In an op-ed for the Guardian, group member Leah Borromeo called attention to the growing trend of "defensive architecture," which she argued weaponizes public space against the homeless. "If some developers had their way, they'd commodify oxygen," Borromeo writes.

They're not alone in opposing such spikes. A Vancouver charity named RainCity Housing chose to make public benches welcome and accommodating for the homeless instead of attempting to drive them off. Another group called London Black Revolutionaries covered another set of spikes outside a convenience store with cement in the summer of 2014.

"Living in a city, we bumble along from place to place in tightly martialed lines.

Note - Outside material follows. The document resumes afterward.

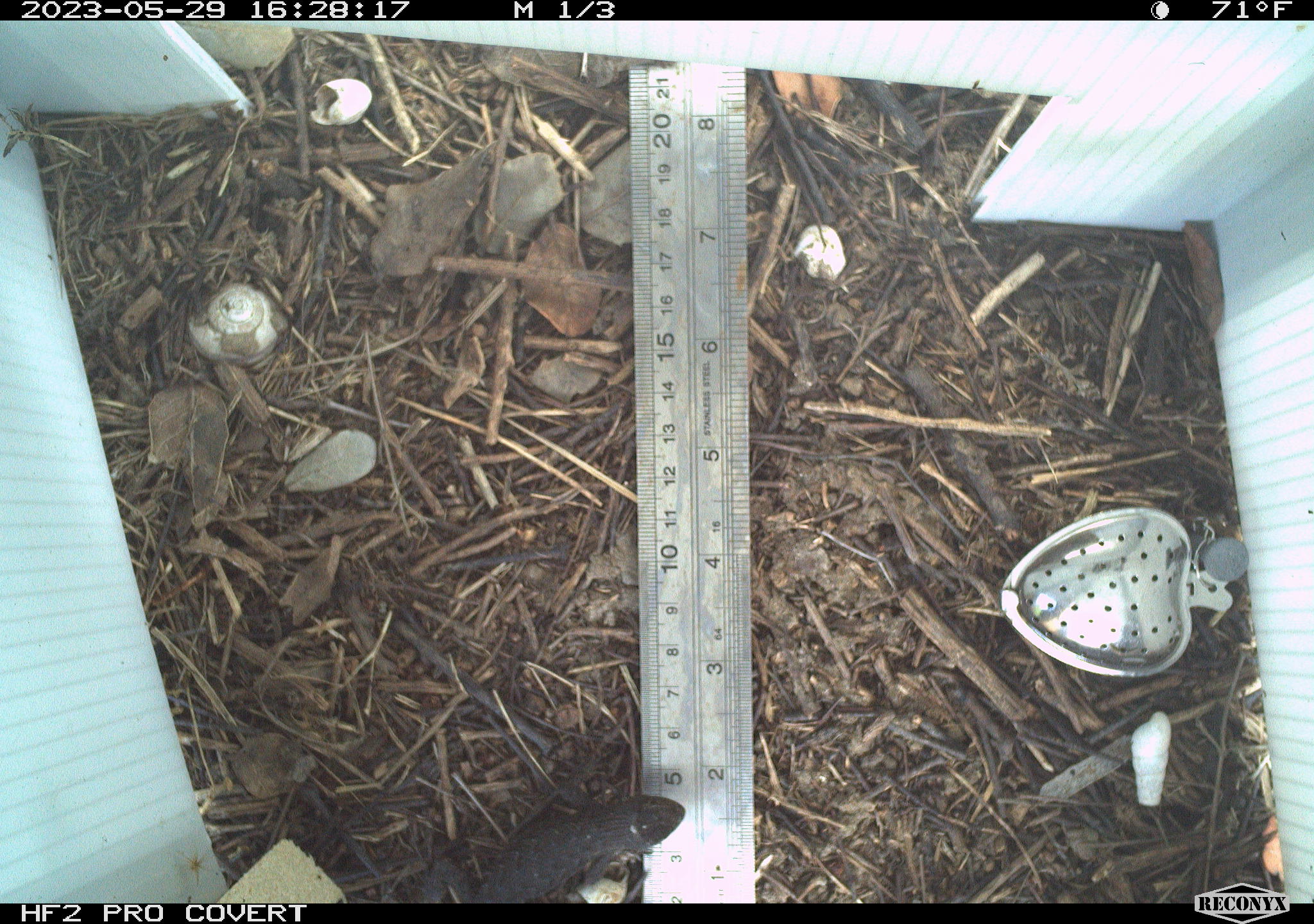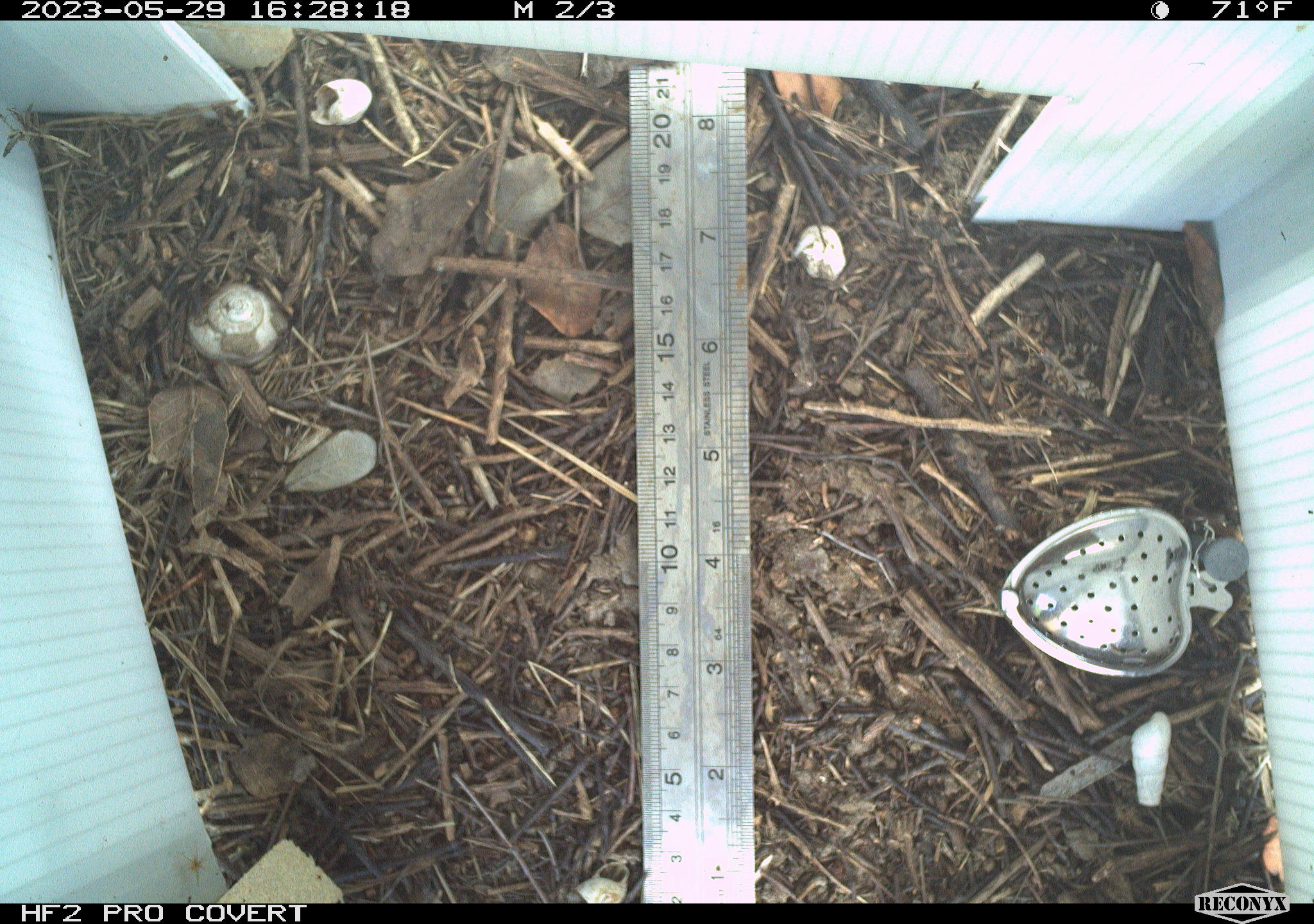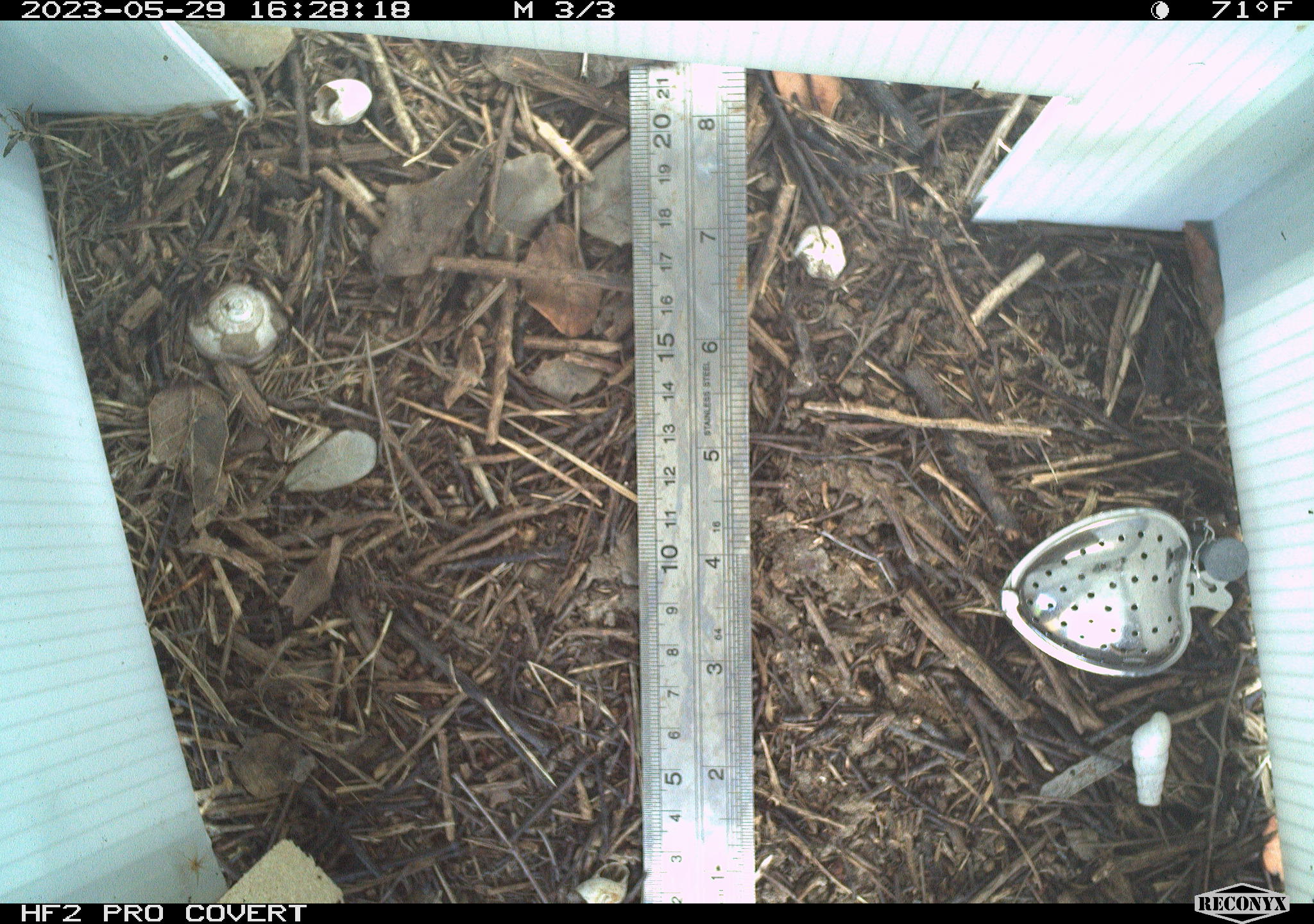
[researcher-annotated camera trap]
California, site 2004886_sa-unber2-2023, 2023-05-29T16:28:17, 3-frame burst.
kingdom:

We're told where we can walk, where we can sit, where we are welcome but only if we spend money. Or have it. It makes us neurotic and engenders a deep sense of 'otherness' in anyone who chooses to or simply cannot buy in to what currently passes for society and leisure," the collective said of the Space, Not Spikes project on the Better Than Spikes Tumblr page.

"Anti-homeless spikes are part of that invention. Nothing says 'keep out' to a person more than rows of sharpened buttplugs laid out to stop people from enjoying or using public space."

The collective says they want to challenge the notion that there is something "wrong" with the homeless inhabiting public spaces. "Regardless of whether you own, rent or even have a home, the streets are ours," they conclude.

The Guardian reported in August 2014 that the English homeless population had skyrocketed to 112,070 in 2013, a 25% increase in four years, and that the number of people sleeping outside in the city had grown by 75%.